Given our most recent UK lockdown, our students of Windermere school are all now at home learning online. For me, this normally involves remaining in the UK while my students are logging on around the world. Before we broke up for Christmas many of my lessons were conducted in my classroom and some from home in Windermere and it felt quite normal to conduct my lesson from school and radiate the lesson outside of school. In other words, I was working from the ‘head office’ if you like and taught my students online to their mini offices at home.
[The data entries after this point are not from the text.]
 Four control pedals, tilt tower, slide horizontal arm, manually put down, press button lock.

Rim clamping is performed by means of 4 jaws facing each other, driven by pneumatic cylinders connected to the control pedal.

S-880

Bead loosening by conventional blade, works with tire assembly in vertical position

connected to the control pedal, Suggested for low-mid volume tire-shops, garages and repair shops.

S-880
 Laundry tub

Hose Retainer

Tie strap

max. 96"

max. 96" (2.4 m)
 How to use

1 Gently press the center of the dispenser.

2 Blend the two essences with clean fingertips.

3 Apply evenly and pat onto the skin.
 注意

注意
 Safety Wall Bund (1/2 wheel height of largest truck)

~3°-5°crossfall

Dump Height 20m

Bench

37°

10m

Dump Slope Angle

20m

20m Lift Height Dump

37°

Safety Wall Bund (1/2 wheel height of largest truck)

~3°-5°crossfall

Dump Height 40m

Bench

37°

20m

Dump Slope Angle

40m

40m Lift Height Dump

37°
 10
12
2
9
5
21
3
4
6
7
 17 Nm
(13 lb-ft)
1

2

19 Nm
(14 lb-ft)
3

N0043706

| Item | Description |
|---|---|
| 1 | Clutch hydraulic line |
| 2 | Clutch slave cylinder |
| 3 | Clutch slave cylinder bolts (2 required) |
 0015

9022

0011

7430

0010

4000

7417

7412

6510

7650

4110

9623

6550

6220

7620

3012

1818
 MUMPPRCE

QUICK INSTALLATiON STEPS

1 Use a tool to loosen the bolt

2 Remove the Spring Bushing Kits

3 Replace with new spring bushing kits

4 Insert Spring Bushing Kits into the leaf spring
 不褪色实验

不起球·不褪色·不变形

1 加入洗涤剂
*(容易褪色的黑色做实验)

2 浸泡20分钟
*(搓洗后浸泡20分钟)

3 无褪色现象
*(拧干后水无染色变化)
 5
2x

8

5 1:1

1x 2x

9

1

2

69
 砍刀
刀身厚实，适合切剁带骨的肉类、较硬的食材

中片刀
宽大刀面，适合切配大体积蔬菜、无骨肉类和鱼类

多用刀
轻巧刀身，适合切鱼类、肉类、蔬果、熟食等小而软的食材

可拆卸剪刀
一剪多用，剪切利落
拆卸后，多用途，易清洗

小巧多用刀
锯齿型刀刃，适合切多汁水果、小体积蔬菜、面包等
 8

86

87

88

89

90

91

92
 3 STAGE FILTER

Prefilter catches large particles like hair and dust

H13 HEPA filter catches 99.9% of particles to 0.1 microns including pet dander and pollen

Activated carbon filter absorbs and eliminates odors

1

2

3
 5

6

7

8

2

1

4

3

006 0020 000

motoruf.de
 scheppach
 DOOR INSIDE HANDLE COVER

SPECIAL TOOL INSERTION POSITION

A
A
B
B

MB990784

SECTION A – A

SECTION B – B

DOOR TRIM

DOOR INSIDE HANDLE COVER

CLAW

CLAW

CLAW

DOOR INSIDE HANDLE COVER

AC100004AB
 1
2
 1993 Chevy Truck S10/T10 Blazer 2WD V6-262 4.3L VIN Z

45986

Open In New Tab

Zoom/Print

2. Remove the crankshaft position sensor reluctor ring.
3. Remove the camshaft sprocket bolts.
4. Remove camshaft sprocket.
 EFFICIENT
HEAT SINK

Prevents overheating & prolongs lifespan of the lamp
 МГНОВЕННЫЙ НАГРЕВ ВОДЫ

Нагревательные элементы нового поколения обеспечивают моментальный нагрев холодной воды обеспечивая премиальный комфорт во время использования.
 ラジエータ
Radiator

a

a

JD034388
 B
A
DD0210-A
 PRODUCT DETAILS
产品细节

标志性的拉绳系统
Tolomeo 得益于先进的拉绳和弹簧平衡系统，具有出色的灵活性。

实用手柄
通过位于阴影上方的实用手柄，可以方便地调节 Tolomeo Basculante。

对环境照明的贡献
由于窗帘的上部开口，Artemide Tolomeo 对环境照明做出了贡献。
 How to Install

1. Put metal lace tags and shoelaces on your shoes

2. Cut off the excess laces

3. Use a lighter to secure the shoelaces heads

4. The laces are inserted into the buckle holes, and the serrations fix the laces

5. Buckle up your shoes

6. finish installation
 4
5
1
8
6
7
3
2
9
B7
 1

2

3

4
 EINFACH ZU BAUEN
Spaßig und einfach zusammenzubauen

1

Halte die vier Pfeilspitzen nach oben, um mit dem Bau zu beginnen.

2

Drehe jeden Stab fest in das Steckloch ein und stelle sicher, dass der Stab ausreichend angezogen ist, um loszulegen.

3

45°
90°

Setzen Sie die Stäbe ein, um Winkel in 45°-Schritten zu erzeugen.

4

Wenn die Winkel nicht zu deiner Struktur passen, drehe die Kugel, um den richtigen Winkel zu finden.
Yet recently this all changed. Just before Christmas my father became ill and so I flew out to Australia to help my family with his recovery. I packed my laptop just in case and some basic coursebooks and realised that the time difference could still allow me to teach from my parents’ home in Australia. It turns out this is exactly what happened. So from 5.30 pm until midnight I log on to my world classroom and deliver my lessons remotely just as I would do from Windermere. For the first time in my life technology has enabled a teacher to truly teach from anywhere in the world. And it works. My classroom is the same; it is only the context that differs. Instead of cold snow and dark evenings, I now have warm heat and bright sunshine; instead of the sound of robins tweeting and dogs barking I now have the familiar cries of kookaburras and magpies and instead of early morning starts I have afternoon preparations and late-night drinks to keep me going…
As I said to my tutor group they have now officially become global students. They speak to their tutor in Australia in the morning, their teachers in the UK in the afternoon, and with their fellow international tutees and classmates during the day. When I started teaching ( many years ago!) I would never have thought this was possible and when I began teaching at Windermere School I also thought the idea of working from the other side of the world simply inconceivable. It is remarkable how change can happen slowly or in an instant and how you can go from chalk and talk one day to uploading and sharing screens within what effectively is only a few years. I take my hat off to our remarkable IT department and School management for making this happen and to our generation of Windermere students who perhaps have hardly noticed the change in their future at all…
So what is a global student? A Windermere School Student!